Records supplied:
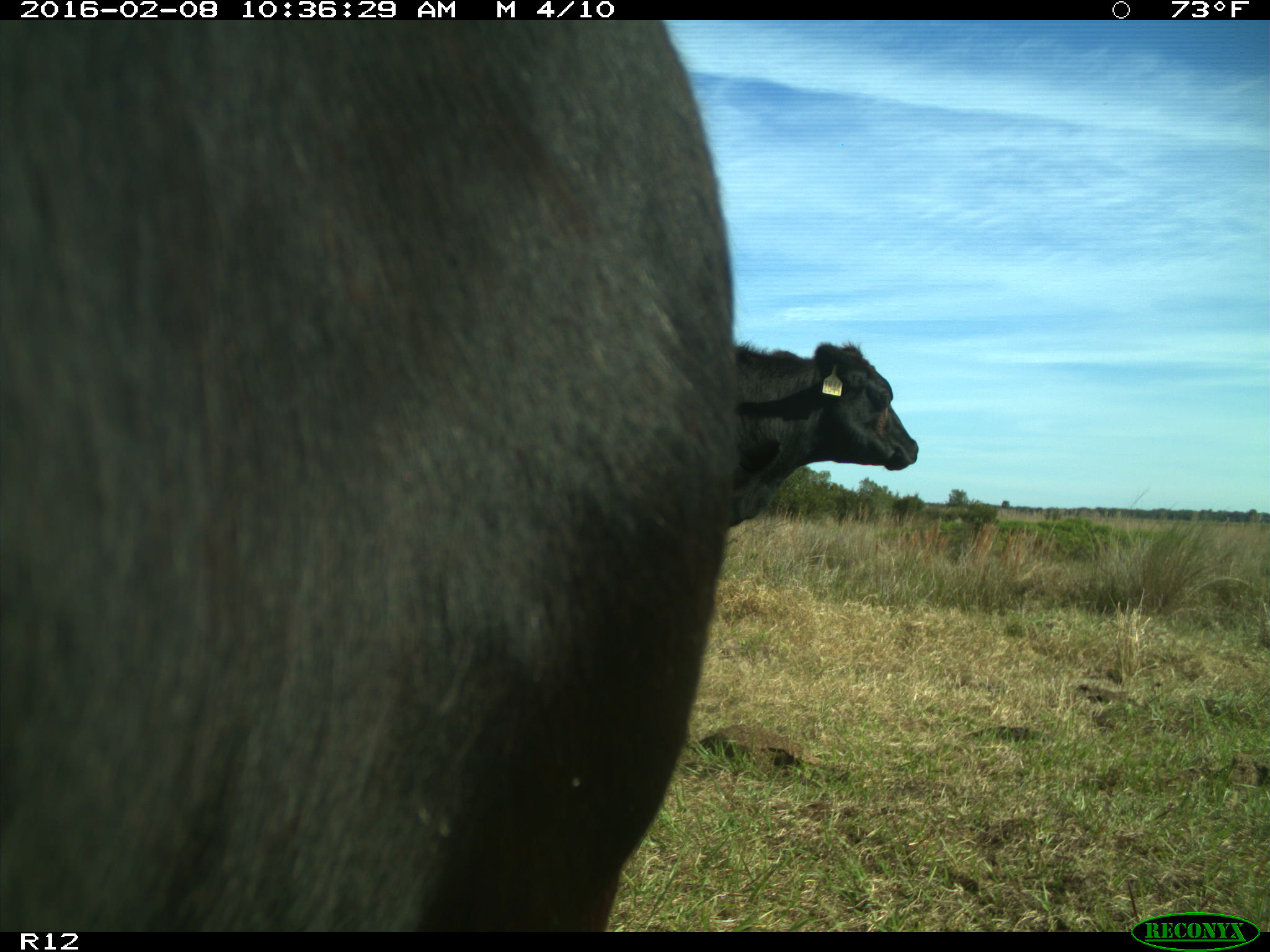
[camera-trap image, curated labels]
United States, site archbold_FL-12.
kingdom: Animalia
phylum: Chordata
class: Mammalia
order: Artiodactyla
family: Bovidae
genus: Bos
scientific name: Bos taurus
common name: domestic cow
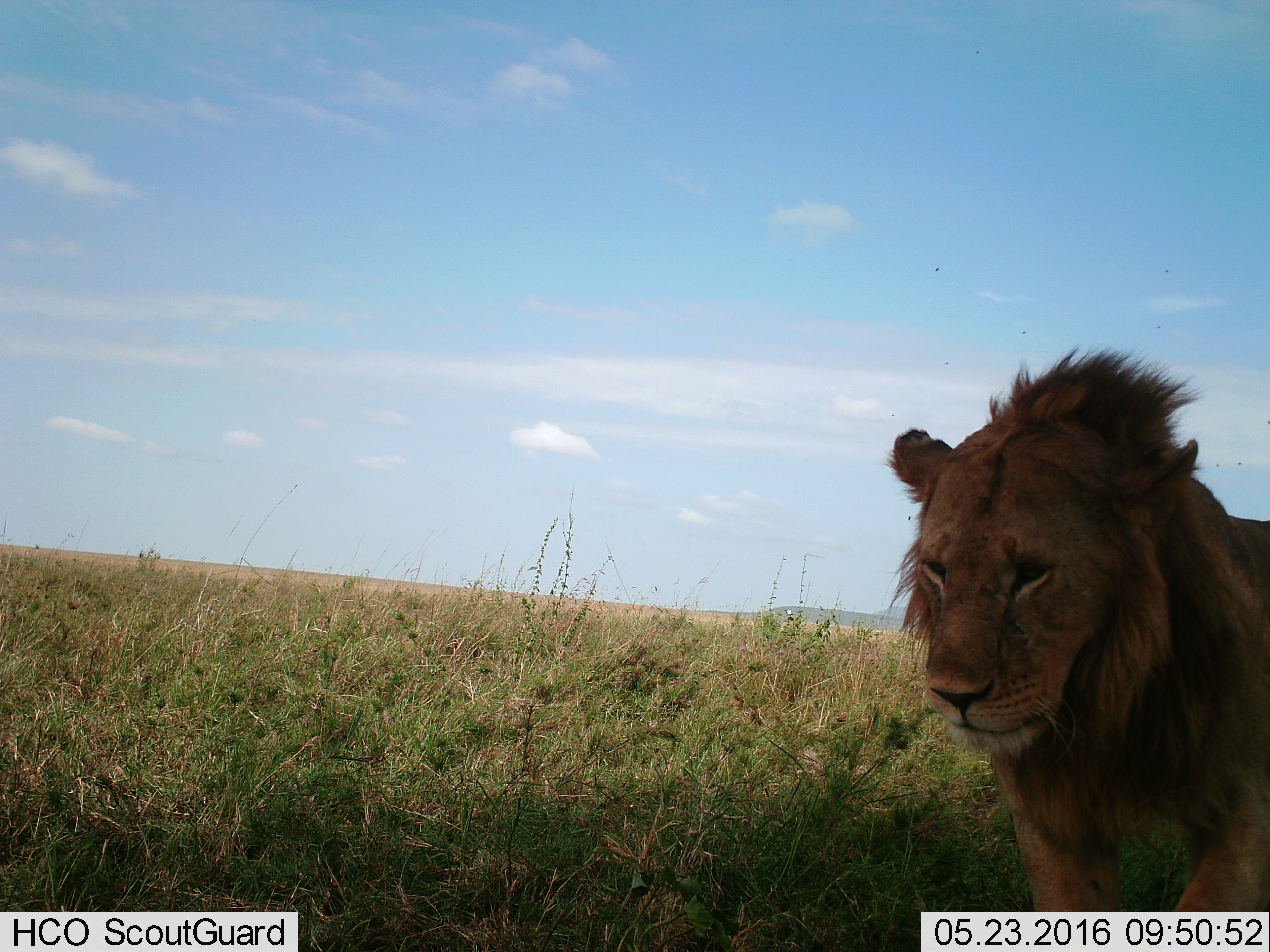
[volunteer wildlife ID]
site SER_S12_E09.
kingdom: Animalia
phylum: Chordata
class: Mammalia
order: Carnivora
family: Felidae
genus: Panthera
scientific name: Panthera leo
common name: lion male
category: lionmale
Lionmale (lion male) (Panthera leo), count 1. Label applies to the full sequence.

Task goal:
Every line above goes into your copy exactly; no images go in.

Your solution:
[camera-trap image, curated labels]
United States, site archbold_FL-12.
kingdom: Animalia
phylum: Chordata
class: Mammalia
order: Artiodactyla
family: Bovidae
genus: Bos
scientific name: Bos taurus
common name: domestic cow
[volunteer wildlife ID]
site SER_S12_E09.
kingdom: Animalia
phylum: Chordata
class: Mammalia
order: Carnivora
family: Felidae
genus: Panthera
scientific name: Panthera leo
common name: lion male
category: lionmale
Lionmale (lion male) (Panthera leo), count 1. Label applies to the full sequence.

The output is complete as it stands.